Security in Virtual Machines

  • Security depends upon a number of manual actions such as patching a machine
    • Hard to do in VMs because of how many VMs there might be in an organization, and how easy it is to spin up new VMs
    • Hard to understand state of the network
    • VMs appearing and disappearing all the time
    • You might think you have fixed all machines, but a vulnerable VM could simply be suspended
  • What happens if you checkpoint VM and roll back to an earlier state?
    • The older state may not have security patches applied
    • Random number generation in VMs may not be “fresh”
    • Arbitrary time between generation and use
    • Random numbers should be obtained from VMM instead of VM
  • Diversity: a number of VMs may have OSes at different update points
    • This is hard for admin, who usually try to keep all machines updated and patched to the same point
  • Identity: typically a real machine is identified by its MAC address
    • What to do for VMs?
  • In a non-virtualized setting, OS trusts the hardware
  • In virtualized settings, VMs trust the VMM. However, is the VMM as trust-worthy as the hardware?

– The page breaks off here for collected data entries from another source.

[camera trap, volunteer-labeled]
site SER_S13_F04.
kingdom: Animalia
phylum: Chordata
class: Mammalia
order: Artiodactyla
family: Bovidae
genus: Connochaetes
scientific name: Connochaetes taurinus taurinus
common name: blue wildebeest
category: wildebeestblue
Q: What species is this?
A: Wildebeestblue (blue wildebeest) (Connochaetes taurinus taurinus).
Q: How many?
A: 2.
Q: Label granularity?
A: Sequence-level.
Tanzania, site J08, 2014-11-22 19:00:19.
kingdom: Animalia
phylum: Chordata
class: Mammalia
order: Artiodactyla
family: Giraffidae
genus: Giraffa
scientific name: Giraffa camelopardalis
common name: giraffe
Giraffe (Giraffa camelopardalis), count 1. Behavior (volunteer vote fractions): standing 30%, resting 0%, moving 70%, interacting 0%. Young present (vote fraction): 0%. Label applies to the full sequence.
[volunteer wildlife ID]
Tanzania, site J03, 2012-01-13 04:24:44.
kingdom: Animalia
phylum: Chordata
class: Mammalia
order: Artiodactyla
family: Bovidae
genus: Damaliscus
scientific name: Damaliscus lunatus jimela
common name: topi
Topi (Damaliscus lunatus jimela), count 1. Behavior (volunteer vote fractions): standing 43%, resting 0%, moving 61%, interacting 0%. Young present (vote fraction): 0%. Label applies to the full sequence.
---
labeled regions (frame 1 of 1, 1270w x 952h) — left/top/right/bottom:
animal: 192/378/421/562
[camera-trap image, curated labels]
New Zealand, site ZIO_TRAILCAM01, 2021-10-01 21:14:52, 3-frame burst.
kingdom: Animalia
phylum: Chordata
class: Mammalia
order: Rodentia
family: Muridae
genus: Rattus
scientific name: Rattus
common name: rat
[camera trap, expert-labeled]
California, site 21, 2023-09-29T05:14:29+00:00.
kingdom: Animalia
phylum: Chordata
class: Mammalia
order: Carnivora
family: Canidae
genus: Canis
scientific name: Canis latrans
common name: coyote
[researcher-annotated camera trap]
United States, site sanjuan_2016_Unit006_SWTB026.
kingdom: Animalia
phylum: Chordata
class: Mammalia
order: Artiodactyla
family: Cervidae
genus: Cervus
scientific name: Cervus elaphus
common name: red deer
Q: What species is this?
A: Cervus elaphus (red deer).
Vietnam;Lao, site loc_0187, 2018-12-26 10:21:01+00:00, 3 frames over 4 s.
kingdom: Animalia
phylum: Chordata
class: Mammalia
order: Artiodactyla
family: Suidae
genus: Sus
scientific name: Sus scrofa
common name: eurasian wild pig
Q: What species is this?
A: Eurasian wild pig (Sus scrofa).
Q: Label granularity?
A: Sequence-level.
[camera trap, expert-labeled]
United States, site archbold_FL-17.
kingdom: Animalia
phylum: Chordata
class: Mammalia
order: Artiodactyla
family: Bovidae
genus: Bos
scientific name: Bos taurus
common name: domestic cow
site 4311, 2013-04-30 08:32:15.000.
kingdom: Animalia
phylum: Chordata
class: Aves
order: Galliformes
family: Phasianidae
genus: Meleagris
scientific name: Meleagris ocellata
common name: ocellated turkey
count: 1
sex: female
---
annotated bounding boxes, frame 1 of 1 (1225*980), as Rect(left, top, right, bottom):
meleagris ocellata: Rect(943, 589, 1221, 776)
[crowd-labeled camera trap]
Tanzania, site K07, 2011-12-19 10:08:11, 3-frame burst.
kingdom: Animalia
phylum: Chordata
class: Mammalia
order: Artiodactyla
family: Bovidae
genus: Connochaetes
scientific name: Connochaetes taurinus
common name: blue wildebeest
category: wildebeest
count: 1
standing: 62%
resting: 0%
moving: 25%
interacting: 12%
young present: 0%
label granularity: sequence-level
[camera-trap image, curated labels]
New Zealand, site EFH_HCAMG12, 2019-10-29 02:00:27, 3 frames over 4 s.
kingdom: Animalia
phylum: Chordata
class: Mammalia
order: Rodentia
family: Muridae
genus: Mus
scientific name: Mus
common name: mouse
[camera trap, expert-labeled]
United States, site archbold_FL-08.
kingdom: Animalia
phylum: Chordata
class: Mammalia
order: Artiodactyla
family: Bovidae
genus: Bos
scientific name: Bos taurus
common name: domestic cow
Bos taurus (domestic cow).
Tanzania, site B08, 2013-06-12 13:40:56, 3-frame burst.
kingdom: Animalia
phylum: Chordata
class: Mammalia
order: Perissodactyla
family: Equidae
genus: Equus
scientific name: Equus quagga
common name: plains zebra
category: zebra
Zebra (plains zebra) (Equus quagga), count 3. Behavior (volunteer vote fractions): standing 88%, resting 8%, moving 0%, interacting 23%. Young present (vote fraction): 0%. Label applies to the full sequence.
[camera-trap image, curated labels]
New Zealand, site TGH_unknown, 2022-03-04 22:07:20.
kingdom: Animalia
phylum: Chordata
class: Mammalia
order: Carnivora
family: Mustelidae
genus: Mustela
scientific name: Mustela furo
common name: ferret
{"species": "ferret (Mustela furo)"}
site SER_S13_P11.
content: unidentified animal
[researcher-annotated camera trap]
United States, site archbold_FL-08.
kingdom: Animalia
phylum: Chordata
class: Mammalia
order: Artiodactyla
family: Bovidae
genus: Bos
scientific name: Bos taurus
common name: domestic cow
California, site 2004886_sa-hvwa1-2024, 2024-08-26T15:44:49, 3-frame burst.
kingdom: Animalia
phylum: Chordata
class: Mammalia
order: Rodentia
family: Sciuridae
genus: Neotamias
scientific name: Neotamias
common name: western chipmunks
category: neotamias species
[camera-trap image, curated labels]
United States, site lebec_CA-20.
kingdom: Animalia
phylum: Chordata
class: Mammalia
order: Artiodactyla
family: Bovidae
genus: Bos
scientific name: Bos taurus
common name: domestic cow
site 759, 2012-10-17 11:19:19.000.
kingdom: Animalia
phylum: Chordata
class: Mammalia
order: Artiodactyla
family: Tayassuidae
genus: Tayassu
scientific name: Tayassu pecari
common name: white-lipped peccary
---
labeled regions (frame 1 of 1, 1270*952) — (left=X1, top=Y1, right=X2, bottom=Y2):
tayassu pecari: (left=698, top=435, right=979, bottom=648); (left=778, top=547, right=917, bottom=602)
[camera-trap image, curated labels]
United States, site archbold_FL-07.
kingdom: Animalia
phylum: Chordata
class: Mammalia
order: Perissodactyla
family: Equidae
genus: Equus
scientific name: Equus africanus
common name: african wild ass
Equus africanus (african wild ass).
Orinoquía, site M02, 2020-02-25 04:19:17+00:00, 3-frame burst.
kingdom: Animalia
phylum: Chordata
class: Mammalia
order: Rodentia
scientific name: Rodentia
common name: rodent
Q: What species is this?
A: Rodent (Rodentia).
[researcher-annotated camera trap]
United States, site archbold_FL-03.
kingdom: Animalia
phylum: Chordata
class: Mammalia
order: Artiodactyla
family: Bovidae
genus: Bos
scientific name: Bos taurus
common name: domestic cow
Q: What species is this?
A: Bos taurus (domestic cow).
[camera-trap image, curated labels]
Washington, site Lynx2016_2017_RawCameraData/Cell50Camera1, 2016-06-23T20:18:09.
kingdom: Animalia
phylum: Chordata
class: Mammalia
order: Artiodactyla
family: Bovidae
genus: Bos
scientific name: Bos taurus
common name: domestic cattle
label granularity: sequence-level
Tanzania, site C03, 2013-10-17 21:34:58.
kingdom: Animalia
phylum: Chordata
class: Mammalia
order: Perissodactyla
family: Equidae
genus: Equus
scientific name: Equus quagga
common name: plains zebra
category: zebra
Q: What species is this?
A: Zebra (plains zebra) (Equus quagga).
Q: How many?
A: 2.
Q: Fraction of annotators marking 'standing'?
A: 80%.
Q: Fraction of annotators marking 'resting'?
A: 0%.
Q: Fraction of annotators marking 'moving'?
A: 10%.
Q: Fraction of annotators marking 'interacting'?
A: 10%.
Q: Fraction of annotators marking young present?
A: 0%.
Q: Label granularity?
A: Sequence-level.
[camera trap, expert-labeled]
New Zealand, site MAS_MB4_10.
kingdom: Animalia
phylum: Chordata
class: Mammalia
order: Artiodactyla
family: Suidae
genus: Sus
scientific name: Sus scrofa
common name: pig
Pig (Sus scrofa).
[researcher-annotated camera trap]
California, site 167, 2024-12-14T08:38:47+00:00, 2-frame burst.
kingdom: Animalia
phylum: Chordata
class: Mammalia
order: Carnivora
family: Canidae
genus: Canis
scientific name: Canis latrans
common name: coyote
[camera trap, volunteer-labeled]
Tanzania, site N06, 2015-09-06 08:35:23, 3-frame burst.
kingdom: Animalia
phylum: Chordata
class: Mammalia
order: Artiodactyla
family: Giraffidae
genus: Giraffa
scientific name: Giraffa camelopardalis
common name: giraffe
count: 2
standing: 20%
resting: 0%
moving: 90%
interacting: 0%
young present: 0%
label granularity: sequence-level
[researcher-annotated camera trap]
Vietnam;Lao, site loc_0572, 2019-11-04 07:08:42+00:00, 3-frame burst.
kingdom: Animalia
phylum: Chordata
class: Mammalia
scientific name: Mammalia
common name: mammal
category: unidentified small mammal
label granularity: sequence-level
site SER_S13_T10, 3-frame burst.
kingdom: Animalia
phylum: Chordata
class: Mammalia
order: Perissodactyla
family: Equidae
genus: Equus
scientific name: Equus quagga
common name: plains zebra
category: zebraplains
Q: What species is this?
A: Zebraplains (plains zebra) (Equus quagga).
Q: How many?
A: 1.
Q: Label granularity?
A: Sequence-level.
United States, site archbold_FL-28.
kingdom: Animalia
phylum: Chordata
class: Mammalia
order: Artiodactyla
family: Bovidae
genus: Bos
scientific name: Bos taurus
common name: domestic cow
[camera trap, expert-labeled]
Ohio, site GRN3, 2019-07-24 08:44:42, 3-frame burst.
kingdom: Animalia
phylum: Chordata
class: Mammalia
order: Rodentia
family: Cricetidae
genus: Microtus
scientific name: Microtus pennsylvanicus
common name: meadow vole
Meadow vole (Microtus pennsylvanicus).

  • Solution: Trusted Platform Module
    • Can attest to integrity of software components
    • Outside the CPU
    • VMs introduce “introspection” capabilities, the ability to monitor at a fine-grained level what is going on inside the VM
  • Time-based limited trials can be broken
  • Encryption keys in software can be read
  • Attack: VMM Rootkits.
    • Transparently inserting a VMM under and OS
    • Example from survey paper
    • “Consider this example: Company A has a virtual server in an outsourced datacenter that undertakes financial transactions. Depending upon the contract with the data- center, it is likely that the datacenter does not have permission to view or alter any transactions undertaken (based on least need-to-know principles). However, because Company A does not control the underlying VMM, it has no way to ensure that the VMM has not altered transaction details or recorded credentials, a potential problem in many ways, as any local audit trails can be similarly compromised."
  • Great paper on cloud security: Hey, You, Get Off my Cloud
  • “Using the Amazon EC2 service as a case study, we show that it is possible to map the internal cloud infrastructure, identify where a particular target VM is likely to reside, and then instantiate new VMs until one is placed co-resident with the target. We explore how such placement can then be used to mount cross-VM side-channel attacks to extract information from a target VM on the same machine.”
  • Can one determine where in the cloud infrastructure an instance is located? (Section 5)
  • Can one easily determine if two instances are co-resident on the same physical machine? (Section 6)
  • Can an adversary launch instances that will be co-resident with other user’s instances? (Section 7)
  • Can an adversary exploit cross-VM information leakage once co-resident? (Section 8)
  • Answer to all the above questions is yes!